From on November 05, 2008 in Green Remodeling

Flat ScreenWe went shopping for a new TV a few weeks ago and if you’ve ever done the same, you know how it goes. You walk into the electronics section and are instantly drawn to the wall of flat-screen LCD and Plasma TVs. The high-definition pictures are full of eye-catching clarity, and the flat panels are amazingly thin. Flat-screen TVs are definitely popular, but one point consumers don’t pause to consider is how they affect the environment.

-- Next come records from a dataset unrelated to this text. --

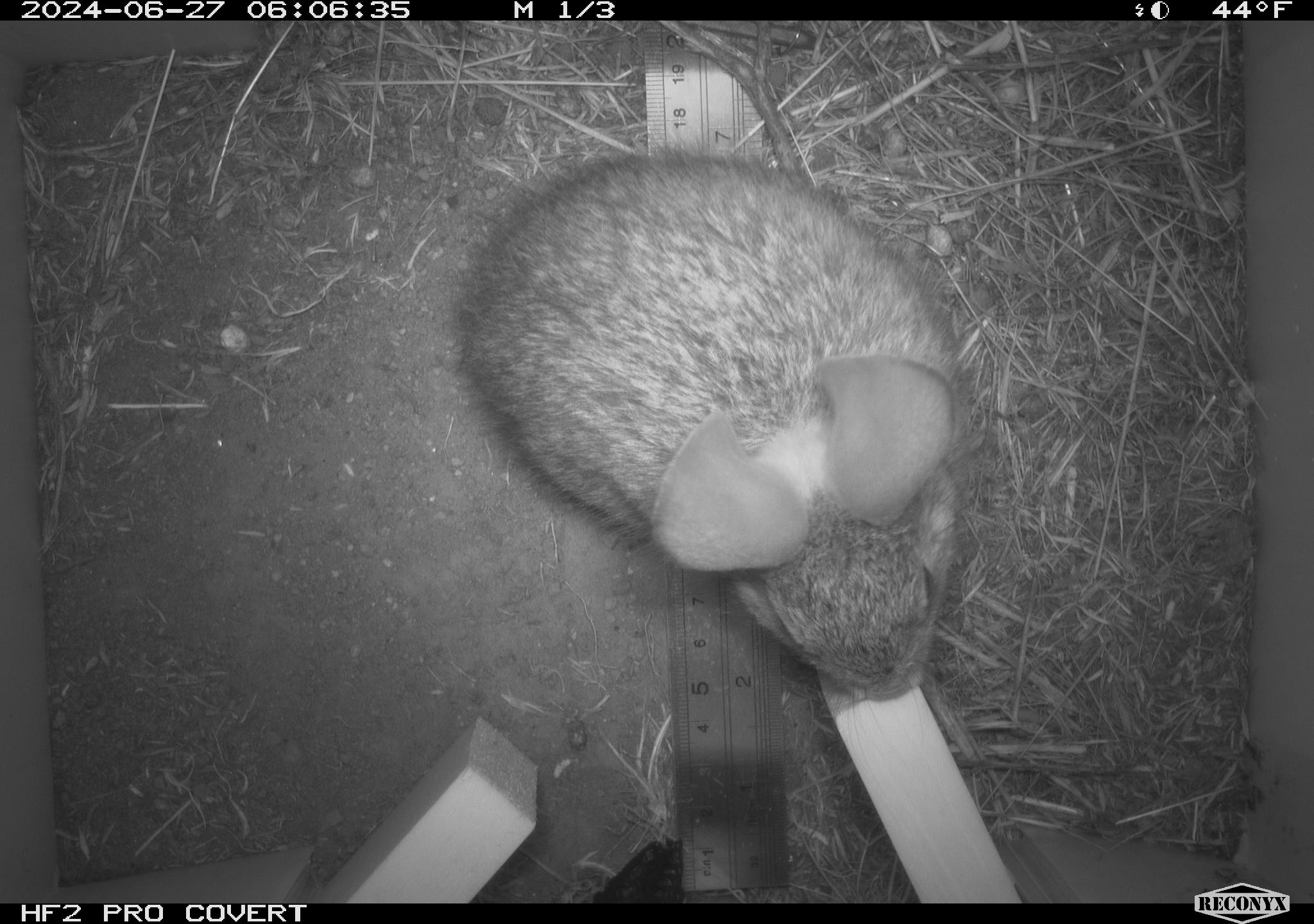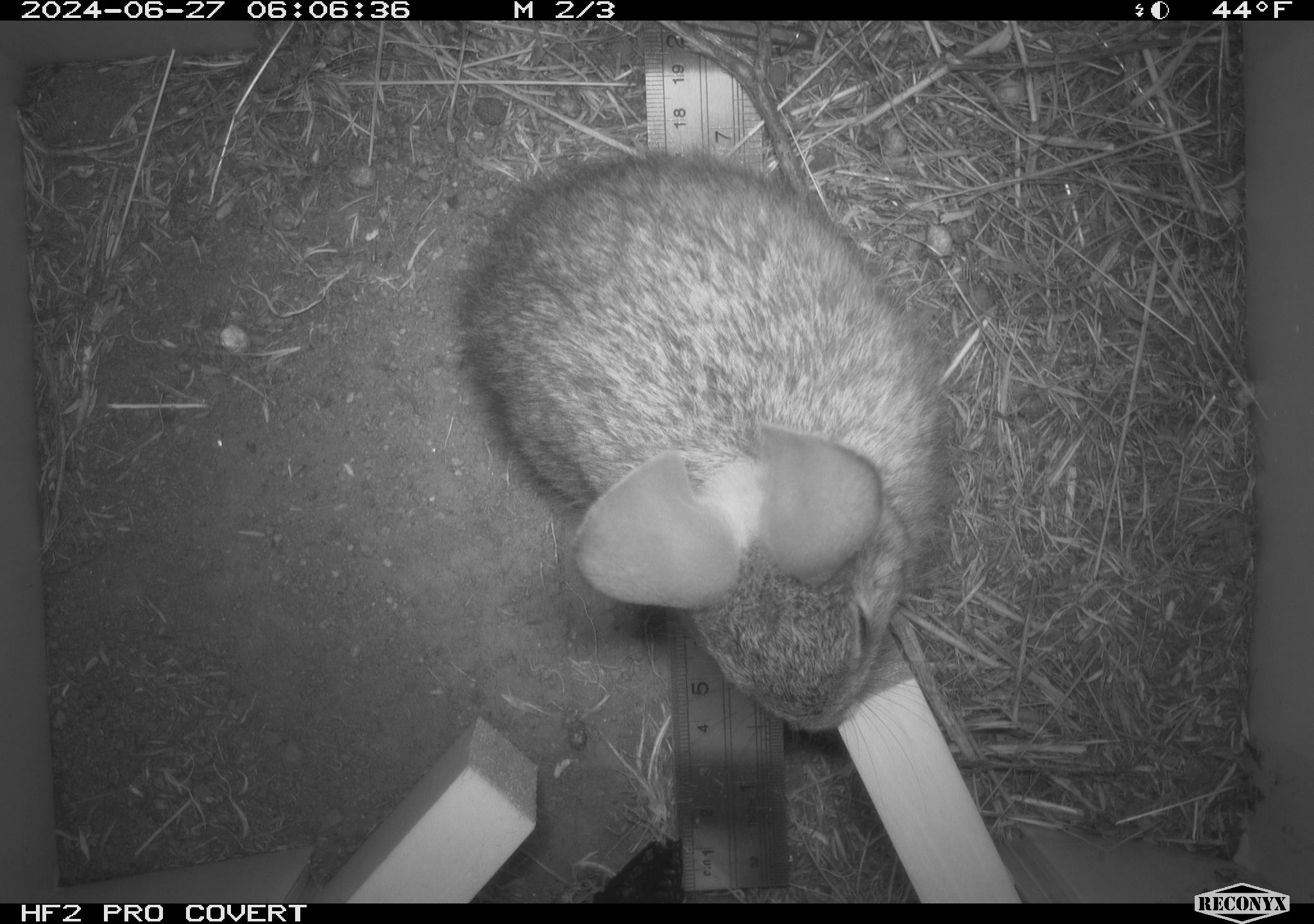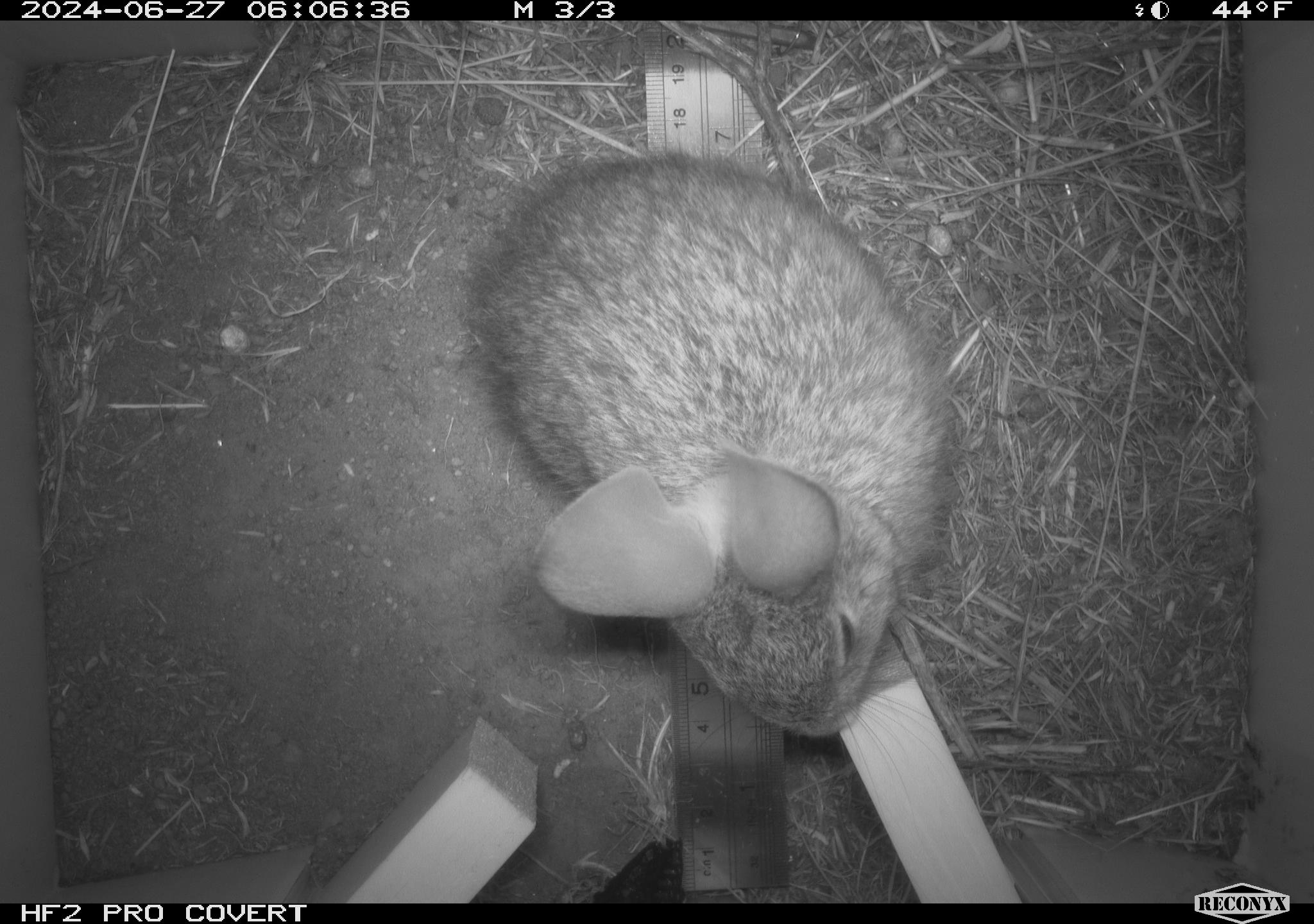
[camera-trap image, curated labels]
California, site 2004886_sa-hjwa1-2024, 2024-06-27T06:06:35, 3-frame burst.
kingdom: Animalia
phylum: Chordata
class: Mammalia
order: Lagomorpha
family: Leporidae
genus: Sylvilagus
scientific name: Sylvilagus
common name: cottontail rabbits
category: sylvilagus species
Sylvilagus species (cottontail rabbits) (Sylvilagus).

According to an ABC News article posted in July 2008, nitrogen trifluoride (NF3), used in the production of flat-screen TVs, is 17,000 times stronger than carbon dioxide. We all know that carbon dioxide contributes to global warming and the disintegration of the atmosphere, raising a grave concern as to the destructive nature of nitrogen trifluoride. 4,000 tons of this gas is used each year in the production of flat-screen TVs and monitors, and with increased demand, that amount is expected to increase quickly and dramatically. Because it is a relatively new greenhouse gas, its damaging effects are not yet known. From what scientists do know about NF3, they are very concerned as to what the long-term repercussions will be. Something to think about before you swipe that credit card and treat yourself to the allure of flat-screen convenience.